Mr. Kuykendall responded to questions from Representative Riesberg regarding whether copies of the forms will be accepted, and whether copies of the forms are currently accepted. He responded that copies will be accepted and the goal is to make the form and the process more accessible. He responded to additional questions regarding training for individuals on where to keep advance directive forms, noting that people are trained to keep such forms in their freezer and medical personnel check freezers for the forms. He further responded to questions regarding bracelets that alert emergency personnel to the existence of advance directive forms. Mr. Kuykendall responded to additional questions from Representative Roberts regarding the need for education regarding advance directive forms, stating that education begins with the patient. Additionally, education for caregivers and the community is important. He stated that anything that could simplify the decisions related to resuscitating patients in an emergency situation will help. He stated that if the form is overly long, in an emergency situation, emergency personnel may default to resuscitation if they cannot quickly understand what the form is saying. Representative Roberts asked whether it is a problem that Colorado has at least four advance directive forms, and Mr. Kuykendall responded that from a prehospital care perspective, it doesn't help to have so many forms. However, once the patient has entered the acute care system, the forms may be helpful. In response to a question from Representative Roberts, he stated that the living will is not entirely useful in a prehospital setting.
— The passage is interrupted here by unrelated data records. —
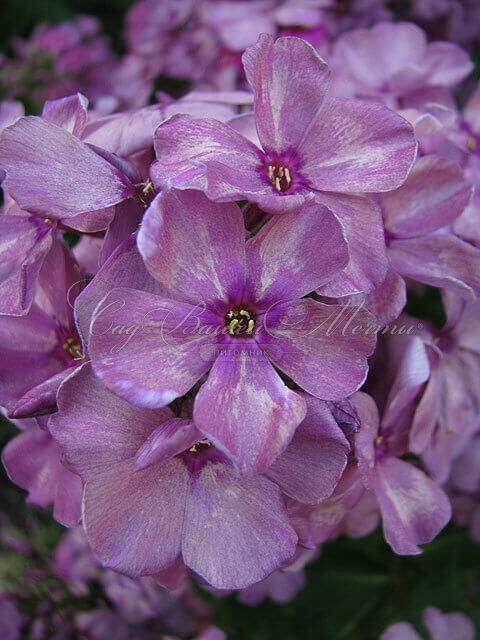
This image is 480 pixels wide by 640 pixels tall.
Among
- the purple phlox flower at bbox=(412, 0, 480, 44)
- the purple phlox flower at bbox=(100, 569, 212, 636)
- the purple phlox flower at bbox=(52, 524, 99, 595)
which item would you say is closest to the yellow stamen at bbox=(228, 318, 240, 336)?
the purple phlox flower at bbox=(100, 569, 212, 636)

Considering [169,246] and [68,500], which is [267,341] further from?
[68,500]

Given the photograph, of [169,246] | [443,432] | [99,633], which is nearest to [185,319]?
[169,246]

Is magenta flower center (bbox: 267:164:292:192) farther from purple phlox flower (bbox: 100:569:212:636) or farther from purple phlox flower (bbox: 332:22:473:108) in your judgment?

Mr. Kuykendall responded to questions from Senator Williams regarding incidents in which terminally-ill patients were resuscitated only to pass away in the intensive care unit days later. He stated that family members often do not know what to do, and call in emergency personnel to treat even terminally ill individuals. He responded to additional questions regarding stakeholder input into the process of revising the CPR form. Senator Tochtrop discussed the education of patients in long-term care facilities and their families regarding end-of-life decisions.
Mr. Kuykendall spoke to the MOST form. He explained that the MOST form goes beyond CPR directives and gives more information. He stated that it hasn't been fully tested in Colorado, and that there are pilots that are testing the form. He stated that if the form assists providers in making decisions, it will be useful, but the form also allows for more information, which could cause confusion. A copy of the MOST form was distributed to the committee (Attachment B). The committee discussed the requirement that a physician sign a CPR directive.
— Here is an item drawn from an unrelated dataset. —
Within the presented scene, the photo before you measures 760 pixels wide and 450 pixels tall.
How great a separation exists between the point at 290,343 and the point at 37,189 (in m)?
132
Representative Roberts asked if there is more that can be done to provide liability protection to health care workers who follow advance directive forms. She also discussed whether lawyers or additional individuals should have the ability to assist individuals in creating a CPR directive. Mr. Kuykendall responded that it would be helpful to bring the CPR directive in line with the other forms and allow additional individuals to certify the form. He stated that there are a lot of issues involved with CPR forms, including making sure the patient understands the circumstances under which he or she will or won't be resuscitated. Mr. Kuykendall responded to Representative Robert's questions regarding liability, stating that liability protection is key and is in place, and that a better job needs to be done explaining what the protection means and encouraging providers to use the protection. Senator Tochtrop commented on who can sign the MOST form. Senator Williams commented on the need for revision of the "yellow form" that is given to patients in hospitals regarding health care decision making, and whether it could be better coordinated with the MOST form. Mr. Kuykendall noted that there are pilot projects underway to evaluate the MOST form, and reminded the committee that the emergency community advocates for simple forms.
Mr. Kuykendall thanked the committee and noted that the department's focus is on CPR directives. He noted that MOST forms and Physicians Orders for Life-Sustaining Treatment (POLST) forms have broader implications outside of the emergent environment.